WHAT YOU WILL DO:
1. Answer these from the text on teapots and kung-fu tea:
(a) In which city were teapots apparently first made?
(b) By what year were Yi-xing stoneware teapots in production?
(c) How long may the aftertaste linger after six to ten cups?
2. Write the next part of the text on teapots and kung-fu tea, picking up after its last sentence.

PROVIDED TEXT:
Teapots, essentially variants on the ewer, seem first to have been manufactured at Jingdezhen, China’s porcelain center, circa 1426-1432. Stoneware teapots from the Yi-xing potteries were in production by 1500 and became the most expensive and desirable pottery for tea. They were developed for China’s kung-fu tea ritual, which also dates from this period of the Ming dynasty and is thus over five hundred years old. Oolong devotees in south China have perfected this elegant way to make unbelievably wonderful tea. The art, besides being a delight in itself, is also a good deal cheaper than other forms of therapy. Kung-fu (gongfu in pinyin spelling) means “skill and practice” or “time and trouble” or “patient effort”. It refers not to the martial arts alone but to the human factor required to master any art. With a little practice using Yi-xing ware to brew tea, your kung-fu will be a wonder to your friends and an abiding pleasure for yourself.
And your tea will be superb. The flavor is so intense and the tea is so concentrated it’s sipped like brandy or liqueur from tiny, thimble-sized cups. After six to ten cups drunk in succession, deliberately and appreciatively, the aftertaste may linger half an hour or more. The whole experience is like a miraculous evening at the theater, the kind that leaves you wondering how such surprising delight was ever invented.

DATA SECTION:
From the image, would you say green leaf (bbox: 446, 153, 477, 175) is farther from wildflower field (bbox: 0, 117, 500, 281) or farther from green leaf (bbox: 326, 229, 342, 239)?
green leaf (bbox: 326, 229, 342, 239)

TASK RESPONSES:
1.
(a) Jingdezhen
(b) 1500
(c) Half an hour or more

2.
The basic idea is to make concentrated tea in a teapot that in turn is set in a container of boiling water. This procedure maintains high temperature, a critical element in extracting the tea’s flavor. Essentially, you rinse cups and pot with boiling water, then fill the pot one-half to two-thirds full of dry leaf. Rinse the leaf, discard this first water immediately, and refill the pot to steep. After four or five slow breaths, the tea is ready to decant into a small pitcher or directly into the cups. The leaf expands to fill the pot and because so much is used, pot after pot may be steeped with slightly longer time allowed for each. By the time your pot’s an old friend after many uses, it will make tea without leaves, so absorbent is the clay. It is a joy both to look at and to use for a lifetime.
To perform this ritual to perfection, the Chinese have developed a number of accoutrements: a metal or ceramic drainer for discarding water, a deep earthenware saucer or “tea boat” to catch boiling water poured directly over the pot during brewing to keep it as hot as possible, thimble cups with or without saucers and bamboo implements to handle the scalded thimbles and extract the infused leaf when finished. The accoutrements required can be obtained from the same sources that sell guywans. To start, at least, there’s no need for Yi-xing ware made by famous masters which cost thousands.